Closed wickr closed 1 month ago
PDFs fixed, derivatives looking good. Compounds have no errors. Only validation error left is on one with a Source field but the data is fine (verifier doesn't like the line break)
QA
Overall:
Search/indexing/faceting check:
Facets:
Work pages:
Collection pages:
[x] Collection pages are there
[x] Collection description/blurb is there
[x] Facets are there
[x] Restrictions: Double-check restricted collections and works (VPN)
[ ] Bulk Approve (step 11)
[ ] Collection-level QA: Compare number of assets on OD2 with total in original pidlist (step 12)
There is an issue with the Creator label on the URI http://id.loc.gov/authorities/names/n90718759 (label should be "Czech Republic" but instead showing some backend metadata: "Product of split:--Czech Republic--http://rdaregistry.info/Elements/u/P60685"), affecting show pages on 8 works. I attempted to manually remove and re-add the URI on 9c67wr914 which did not correct the label. Then noticed that the Data Sources tab is showing the label as expected, while the main show page has the error. This is true on the edited work and the non-edited ones.
Also note that on Browse All, six works have the erroneous label appearing in the filter list, but two works have the correct label.

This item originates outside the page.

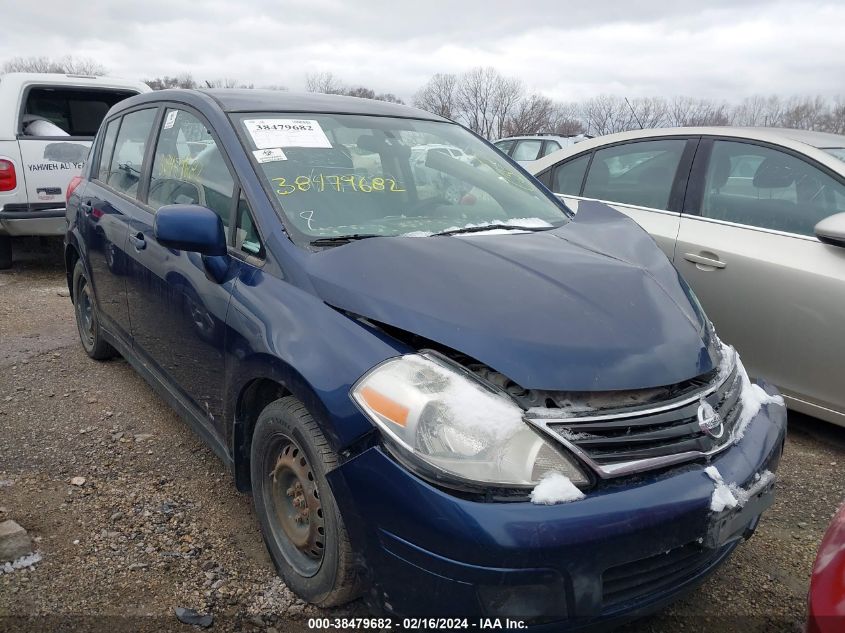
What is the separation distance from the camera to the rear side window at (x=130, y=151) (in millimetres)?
3303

The Geonames term 'Po River' in Water Basin is causing the same split-faceting issue we saw in cities in multiple counties. I reopened 2452.
A couple of weird PDF mime types showing up. Maybe worth reprocessing and replacing the files.
^ @wickr I will take a stab at the PDF replacement. I'm planning to move forward with item level QA otherwise, assuming these aren't migration issues but underlying system things.
@carakey Ok I fixed the Czech Republic label issue. Somehow that 'Product of split' string got included as another prefLabel at one point. I cleared out the blazegraph cache and refetched, and didn't see it come back. I reindexed all 8 works just to be sure and they're showing together now.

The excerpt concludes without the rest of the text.